## start PAGE

Prologue: This Is Not New

As precedent for what the House Progressives can do, I want to consider the example of the so-called Freedom Caucus. This was a small group of hyper-conservative Republican Representatives who, by using their numbers and sheer political will, forced former Speaker John Boehner to resign. An intransigent group of separatists not loyal to the GOP, they realised that leadership depended on them to get business done given how partisan Washington was. I want to examine sections of a monstrous Rolling Stone piece on these people and use that as precedent for #forcethevote.

Origins of the Freedom Caucus

Contrary to popular belief, the origins of the Freedom Caucus occurred late in the Bush Administration. Specifically, in response to the Wall St and auto industry bailouts. The Tea Party wave of 2010 presented itself as populists in opposition to the corporate bailouts. But these policies took place under Bush. This provides key context for the Freedom Caucus that we sometimes overlook. They defined themselves more in opposition to establishment Republicans than Democrats. This was a GOP civil war. The members of the Caucus formed a subgroup within the larger GOP Conference in the House. Further, they recognised the power this gave them.

The Rolling Stone piece notes the partisan and racial makeup of Freedom Caucus districts: deep-red and very white. I draw attention to this only for reasons of comparison with the Progressives in the House. They are a racially diverse subgroup within the Democratic Conference, so their appeal is much wider. It is easier for them to appeal to wider groups because of how they campaigned: populist without the wingnut aspect. As an example of the wingnut aspect, refer to the Rolling Stone piece about defunding planned parenthood and all that ‘dead baby parts’ garbage. The analogy between House Progressives and the Freedom Caucus goes only so far, but the parallel is apt.

The Resignation of John Boehner

The great achievement, if one may call it that, of the Freedom Caucus was the resignation of former Speaker John Boehner (R-OH). This hardline subgroup made life so difficult for Boehner that he was forced to resign the Speakership. The reason, according to the Washington Post at the time, was that Boehner and his leadership team did not take a hardline enough approach when dealing with President Obama. Specifically, the focus of their ire was how Boehner and his team dealt with issues such as ‘government spending, abortion, immigration, and Obamacare’. In other words, Boehner and his team were concerned with governing rather than ideological purity. We note here that Boehner was not entirely blameless in the situation: there were also Democratic members in the House. Building a coalition could have led to more stable government in the House, but Boehner and his team refused.

## end PAGE

**EXERCISE TASKS**.
a) Answer these questions using the Freedom Caucus piece:
(i) What events did the origins of the Freedom Caucus respond to?
(ii) How does the Rolling Stone piece describe the partisan and racial makeup of Freedom Caucus districts?
(iii) Which newspaper is cited for the reason behind Boehner's resignation?
b) Reproduce the Freedom Caucus piece word for word, beginning at the words "Contrary to popular" and stopping after "this gave them.".

## start DATASET CONTENT

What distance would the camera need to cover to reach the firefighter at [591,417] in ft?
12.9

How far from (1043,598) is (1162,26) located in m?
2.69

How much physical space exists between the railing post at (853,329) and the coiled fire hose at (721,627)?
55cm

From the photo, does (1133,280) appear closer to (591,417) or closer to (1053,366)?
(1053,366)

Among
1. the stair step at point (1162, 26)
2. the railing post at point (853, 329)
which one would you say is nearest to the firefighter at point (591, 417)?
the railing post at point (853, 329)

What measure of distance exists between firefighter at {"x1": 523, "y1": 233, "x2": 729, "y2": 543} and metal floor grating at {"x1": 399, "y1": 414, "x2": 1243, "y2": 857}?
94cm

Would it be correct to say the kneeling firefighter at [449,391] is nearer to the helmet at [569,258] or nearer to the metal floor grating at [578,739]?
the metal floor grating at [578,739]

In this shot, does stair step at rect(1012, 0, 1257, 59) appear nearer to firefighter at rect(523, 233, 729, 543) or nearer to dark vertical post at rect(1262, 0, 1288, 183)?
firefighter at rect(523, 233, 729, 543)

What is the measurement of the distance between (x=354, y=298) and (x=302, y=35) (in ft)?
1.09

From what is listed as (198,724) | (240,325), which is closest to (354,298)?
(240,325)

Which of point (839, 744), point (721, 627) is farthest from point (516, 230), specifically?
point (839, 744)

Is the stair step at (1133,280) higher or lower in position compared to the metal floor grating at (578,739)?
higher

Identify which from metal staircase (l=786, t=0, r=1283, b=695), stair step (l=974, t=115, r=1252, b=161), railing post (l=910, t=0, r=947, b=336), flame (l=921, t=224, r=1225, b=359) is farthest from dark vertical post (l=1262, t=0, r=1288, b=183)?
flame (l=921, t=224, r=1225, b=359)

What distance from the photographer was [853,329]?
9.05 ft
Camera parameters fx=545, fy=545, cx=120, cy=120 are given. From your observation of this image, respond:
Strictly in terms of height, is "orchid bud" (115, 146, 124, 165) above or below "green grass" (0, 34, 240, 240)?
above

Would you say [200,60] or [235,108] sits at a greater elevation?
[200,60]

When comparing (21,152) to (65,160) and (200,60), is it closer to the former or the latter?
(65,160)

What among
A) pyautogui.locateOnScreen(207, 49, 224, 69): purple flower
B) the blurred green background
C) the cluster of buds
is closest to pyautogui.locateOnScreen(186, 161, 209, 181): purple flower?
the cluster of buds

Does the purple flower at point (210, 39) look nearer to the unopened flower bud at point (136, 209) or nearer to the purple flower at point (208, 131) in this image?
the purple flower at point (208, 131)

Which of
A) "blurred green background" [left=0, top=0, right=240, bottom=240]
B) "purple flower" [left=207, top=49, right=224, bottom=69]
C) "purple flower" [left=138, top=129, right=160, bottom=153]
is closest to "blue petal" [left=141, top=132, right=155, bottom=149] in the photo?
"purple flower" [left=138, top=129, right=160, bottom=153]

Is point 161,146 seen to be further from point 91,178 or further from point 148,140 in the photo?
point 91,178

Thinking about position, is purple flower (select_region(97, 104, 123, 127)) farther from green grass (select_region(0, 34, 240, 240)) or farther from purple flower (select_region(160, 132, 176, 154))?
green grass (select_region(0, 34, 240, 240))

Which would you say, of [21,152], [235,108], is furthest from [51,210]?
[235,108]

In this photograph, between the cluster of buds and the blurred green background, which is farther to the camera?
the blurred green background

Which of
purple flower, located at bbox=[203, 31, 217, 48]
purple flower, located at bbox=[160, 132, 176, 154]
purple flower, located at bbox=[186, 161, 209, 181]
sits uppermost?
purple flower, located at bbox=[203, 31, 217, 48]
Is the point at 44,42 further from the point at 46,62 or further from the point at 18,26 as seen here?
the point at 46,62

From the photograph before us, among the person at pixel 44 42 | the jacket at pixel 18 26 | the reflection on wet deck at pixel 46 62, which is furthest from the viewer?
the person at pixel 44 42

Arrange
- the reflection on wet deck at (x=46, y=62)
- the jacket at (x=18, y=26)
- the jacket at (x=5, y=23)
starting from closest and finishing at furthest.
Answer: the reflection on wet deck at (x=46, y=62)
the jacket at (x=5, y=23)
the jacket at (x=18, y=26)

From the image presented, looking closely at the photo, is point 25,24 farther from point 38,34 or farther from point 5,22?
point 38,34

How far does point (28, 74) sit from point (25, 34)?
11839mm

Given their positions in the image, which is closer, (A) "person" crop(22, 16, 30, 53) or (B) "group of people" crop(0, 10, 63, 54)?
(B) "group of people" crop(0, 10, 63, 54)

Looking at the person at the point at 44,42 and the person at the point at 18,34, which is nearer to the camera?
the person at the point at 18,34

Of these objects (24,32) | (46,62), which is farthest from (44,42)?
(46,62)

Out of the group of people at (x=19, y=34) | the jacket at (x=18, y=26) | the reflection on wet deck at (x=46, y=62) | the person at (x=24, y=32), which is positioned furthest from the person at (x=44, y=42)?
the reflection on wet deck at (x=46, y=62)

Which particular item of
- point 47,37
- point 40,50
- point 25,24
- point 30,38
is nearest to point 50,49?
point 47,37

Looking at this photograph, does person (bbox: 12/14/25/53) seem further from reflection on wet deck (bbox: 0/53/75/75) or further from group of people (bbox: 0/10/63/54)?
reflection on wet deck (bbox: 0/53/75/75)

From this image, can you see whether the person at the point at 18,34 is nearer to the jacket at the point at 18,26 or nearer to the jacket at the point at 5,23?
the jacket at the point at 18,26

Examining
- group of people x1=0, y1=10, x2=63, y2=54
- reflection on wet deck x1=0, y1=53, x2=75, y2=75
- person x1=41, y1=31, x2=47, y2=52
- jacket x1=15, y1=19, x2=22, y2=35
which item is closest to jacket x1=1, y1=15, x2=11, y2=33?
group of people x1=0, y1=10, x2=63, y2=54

## end DATASET CONTENT

**ANSWER SET**.
a)
(i) The Wall St and auto industry bailouts.
(ii) Deep-red and very white.
(iii) The Washington Post.

b)
Contrary to popular belief, the origins of the Freedom Caucus occurred late in the Bush Administration. Specifically, in response to the Wall St and auto industry bailouts. The Tea Party wave of 2010 presented itself as populists in opposition to the corporate bailouts. But these policies took place under Bush. This provides key context for the Freedom Caucus that we sometimes overlook. They defined themselves more in opposition to establishment Republicans than Democrats. This was a GOP civil war. The members of the Caucus formed a subgroup within the larger GOP Conference in the House. Further, they recognised the power this gave them.